◆ About this task ◆
For the listing below, output exactly the lines from the line with "this 880×495 image." up to and including the line with "this 400×300 image.", and no other lines.

Segment Start: Data for the task

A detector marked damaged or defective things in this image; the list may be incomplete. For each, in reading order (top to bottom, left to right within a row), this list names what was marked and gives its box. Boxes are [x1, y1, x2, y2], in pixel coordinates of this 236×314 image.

Segment End: Data for the task
Segment Start: Data for the task

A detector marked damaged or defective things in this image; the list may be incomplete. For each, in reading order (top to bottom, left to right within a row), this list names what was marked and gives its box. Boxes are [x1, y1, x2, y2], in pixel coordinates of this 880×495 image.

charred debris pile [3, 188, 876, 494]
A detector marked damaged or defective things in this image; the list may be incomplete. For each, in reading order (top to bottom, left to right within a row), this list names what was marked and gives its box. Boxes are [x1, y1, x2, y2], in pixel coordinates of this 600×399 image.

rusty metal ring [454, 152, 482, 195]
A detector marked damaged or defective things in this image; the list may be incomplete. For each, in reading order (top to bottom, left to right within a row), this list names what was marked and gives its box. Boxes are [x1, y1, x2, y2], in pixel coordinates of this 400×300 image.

Segment End: Data for the task

◆ Answer area ◆
A detector marked damaged or defective things in this image; the list may be incomplete. For each, in reading order (top to bottom, left to right within a row), this list names what was marked and gives its box. Boxes are [x1, y1, x2, y2], in pixel coordinates of this 880×495 image.

charred debris pile [3, 188, 876, 494]
A detector marked damaged or defective things in this image; the list may be incomplete. For each, in reading order (top to bottom, left to right within a row), this list names what was marked and gives its box. Boxes are [x1, y1, x2, y2], in pixel coordinates of this 600×399 image.

rusty metal ring [454, 152, 482, 195]
A detector marked damaged or defective things in this image; the list may be incomplete. For each, in reading order (top to bottom, left to right within a row), this list names what was marked and gives its box. Boxes are [x1, y1, x2, y2], in pixel coordinates of this 400×300 image.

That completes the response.